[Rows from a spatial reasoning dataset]
▼

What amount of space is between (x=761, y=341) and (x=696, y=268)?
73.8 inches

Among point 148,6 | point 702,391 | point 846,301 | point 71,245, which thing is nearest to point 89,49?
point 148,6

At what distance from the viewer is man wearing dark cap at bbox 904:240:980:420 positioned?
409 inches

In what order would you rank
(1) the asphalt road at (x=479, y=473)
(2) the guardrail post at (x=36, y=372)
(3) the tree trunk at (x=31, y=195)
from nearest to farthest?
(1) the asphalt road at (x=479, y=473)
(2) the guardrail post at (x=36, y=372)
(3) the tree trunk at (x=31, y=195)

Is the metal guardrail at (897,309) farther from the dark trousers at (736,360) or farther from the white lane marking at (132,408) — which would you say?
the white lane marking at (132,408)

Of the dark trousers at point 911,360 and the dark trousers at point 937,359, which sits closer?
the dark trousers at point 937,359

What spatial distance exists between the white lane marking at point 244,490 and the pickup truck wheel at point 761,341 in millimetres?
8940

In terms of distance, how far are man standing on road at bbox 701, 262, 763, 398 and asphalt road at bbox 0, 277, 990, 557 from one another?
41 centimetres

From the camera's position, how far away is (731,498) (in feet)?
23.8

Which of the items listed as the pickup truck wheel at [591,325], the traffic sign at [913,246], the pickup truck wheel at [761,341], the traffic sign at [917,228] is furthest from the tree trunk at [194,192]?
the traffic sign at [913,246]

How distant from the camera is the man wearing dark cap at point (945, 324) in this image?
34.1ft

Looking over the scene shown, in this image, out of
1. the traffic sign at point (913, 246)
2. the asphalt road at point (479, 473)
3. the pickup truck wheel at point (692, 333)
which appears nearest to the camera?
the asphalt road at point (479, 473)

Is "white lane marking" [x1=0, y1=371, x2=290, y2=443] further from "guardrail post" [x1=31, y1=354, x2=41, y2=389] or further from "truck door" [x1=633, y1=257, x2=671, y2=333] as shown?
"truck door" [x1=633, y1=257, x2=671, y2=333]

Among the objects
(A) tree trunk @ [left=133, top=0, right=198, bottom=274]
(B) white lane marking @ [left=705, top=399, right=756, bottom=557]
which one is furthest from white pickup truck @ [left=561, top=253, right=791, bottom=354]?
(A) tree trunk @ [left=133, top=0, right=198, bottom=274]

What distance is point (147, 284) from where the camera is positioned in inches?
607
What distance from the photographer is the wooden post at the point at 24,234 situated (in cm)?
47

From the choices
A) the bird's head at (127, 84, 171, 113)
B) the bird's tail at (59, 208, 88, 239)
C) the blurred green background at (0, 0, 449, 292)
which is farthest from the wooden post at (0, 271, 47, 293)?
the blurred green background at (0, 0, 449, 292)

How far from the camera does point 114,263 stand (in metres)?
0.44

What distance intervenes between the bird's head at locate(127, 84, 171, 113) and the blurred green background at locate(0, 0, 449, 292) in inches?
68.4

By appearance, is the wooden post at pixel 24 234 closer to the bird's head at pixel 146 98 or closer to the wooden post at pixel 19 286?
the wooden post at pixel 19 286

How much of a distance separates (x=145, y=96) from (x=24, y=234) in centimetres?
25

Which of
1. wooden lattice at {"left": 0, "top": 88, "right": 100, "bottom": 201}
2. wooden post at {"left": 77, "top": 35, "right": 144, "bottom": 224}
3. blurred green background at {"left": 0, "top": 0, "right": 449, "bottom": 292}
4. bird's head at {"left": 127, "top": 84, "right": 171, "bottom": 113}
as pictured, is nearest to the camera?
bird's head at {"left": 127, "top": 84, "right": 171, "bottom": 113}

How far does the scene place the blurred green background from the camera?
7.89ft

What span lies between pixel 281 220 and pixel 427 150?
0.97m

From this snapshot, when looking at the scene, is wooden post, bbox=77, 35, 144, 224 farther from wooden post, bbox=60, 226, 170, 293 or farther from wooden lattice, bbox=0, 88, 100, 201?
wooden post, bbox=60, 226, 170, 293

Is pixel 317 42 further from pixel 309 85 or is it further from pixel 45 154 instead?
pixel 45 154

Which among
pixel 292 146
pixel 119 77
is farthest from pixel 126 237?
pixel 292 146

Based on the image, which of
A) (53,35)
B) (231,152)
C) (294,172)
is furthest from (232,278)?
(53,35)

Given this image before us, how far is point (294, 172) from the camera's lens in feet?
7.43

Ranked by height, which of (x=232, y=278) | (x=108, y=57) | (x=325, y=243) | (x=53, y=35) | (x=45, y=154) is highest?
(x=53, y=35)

▲

## Challenge
All of the data shown above must be copied exactly.

## Full output
What amount of space is between (x=761, y=341) and (x=696, y=268)?
73.8 inches

Among point 148,6 | point 702,391 | point 846,301 | point 71,245, which thing is nearest to point 89,49?
point 148,6

At what distance from the viewer is man wearing dark cap at bbox 904:240:980:420 positioned?
409 inches

In what order would you rank
(1) the asphalt road at (x=479, y=473)
(2) the guardrail post at (x=36, y=372)
(3) the tree trunk at (x=31, y=195)
from nearest to farthest?
(1) the asphalt road at (x=479, y=473)
(2) the guardrail post at (x=36, y=372)
(3) the tree trunk at (x=31, y=195)

Is the metal guardrail at (897,309) farther from the dark trousers at (736,360) or farther from the white lane marking at (132,408) — which would you say?
the white lane marking at (132,408)

Of the dark trousers at point 911,360 and the dark trousers at point 937,359, which sits closer?
the dark trousers at point 937,359

What spatial distance exists between the white lane marking at point 244,490 and the pickup truck wheel at point 761,341 in millimetres?
8940

In terms of distance, how far are man standing on road at bbox 701, 262, 763, 398 and asphalt road at bbox 0, 277, 990, 557 from one another?
41 centimetres

From the camera's position, how far away is (731,498) (in feet)?
23.8

Which of the items listed as the pickup truck wheel at [591,325], the traffic sign at [913,246], the pickup truck wheel at [761,341], the traffic sign at [917,228] is furthest from the tree trunk at [194,192]?
the traffic sign at [913,246]

How distant from the camera is the man wearing dark cap at point (945, 324) in this image?
34.1ft

Looking over the scene shown, in this image, out of
1. the traffic sign at point (913, 246)
2. the asphalt road at point (479, 473)
3. the pickup truck wheel at point (692, 333)
which appears nearest to the camera?
the asphalt road at point (479, 473)

Is "white lane marking" [x1=0, y1=371, x2=290, y2=443] further from "guardrail post" [x1=31, y1=354, x2=41, y2=389] or further from "truck door" [x1=633, y1=257, x2=671, y2=333] as shown?
"truck door" [x1=633, y1=257, x2=671, y2=333]

Among the objects
(A) tree trunk @ [left=133, top=0, right=198, bottom=274]
(B) white lane marking @ [left=705, top=399, right=756, bottom=557]
which one is furthest from white pickup truck @ [left=561, top=253, right=791, bottom=354]?
(A) tree trunk @ [left=133, top=0, right=198, bottom=274]

What distance is point (147, 284) from where the camera is positioned in inches?
607
What distance from the photographer is the wooden post at the point at 24,234 situated (in cm)?
47

From the choices
A) the bird's head at (127, 84, 171, 113)
B) the bird's tail at (59, 208, 88, 239)
C) the blurred green background at (0, 0, 449, 292)
which is farthest from the wooden post at (0, 271, 47, 293)?
the blurred green background at (0, 0, 449, 292)

How far from the camera does point 114,263 stand (in metres)?
0.44

What distance intervenes between the bird's head at locate(127, 84, 171, 113) and the blurred green background at locate(0, 0, 449, 292) in inches?
68.4

By appearance, is the wooden post at pixel 24 234 closer to the bird's head at pixel 146 98 or closer to the wooden post at pixel 19 286?
the wooden post at pixel 19 286

How much of a distance separates (x=145, y=96) from (x=24, y=234) in centimetres?
25

Which of
1. wooden lattice at {"left": 0, "top": 88, "right": 100, "bottom": 201}
2. wooden post at {"left": 77, "top": 35, "right": 144, "bottom": 224}
3. blurred green background at {"left": 0, "top": 0, "right": 449, "bottom": 292}
4. bird's head at {"left": 127, "top": 84, "right": 171, "bottom": 113}
as pictured, is nearest to the camera?
bird's head at {"left": 127, "top": 84, "right": 171, "bottom": 113}

How far does the scene place the blurred green background from the camera?
7.89ft

What span lies between pixel 281 220 and pixel 427 150?
0.97m

From this snapshot, when looking at the scene, is wooden post, bbox=77, 35, 144, 224 farther from wooden post, bbox=60, 226, 170, 293 or farther from wooden lattice, bbox=0, 88, 100, 201?
wooden post, bbox=60, 226, 170, 293

Is pixel 317 42 further from pixel 309 85 or is it further from pixel 45 154 instead?
pixel 45 154

Which among
pixel 292 146
pixel 119 77
is farthest from pixel 126 237?
pixel 292 146

Based on the image, which of
A) (53,35)
B) (231,152)
C) (294,172)
is furthest from (232,278)?
(53,35)

Given this image before us, how far is point (294, 172) from the camera's lens in feet?
7.43

Ranked by height, which of (x=232, y=278) | (x=108, y=57) | (x=325, y=243) | (x=53, y=35) | (x=45, y=154) is highest?
(x=53, y=35)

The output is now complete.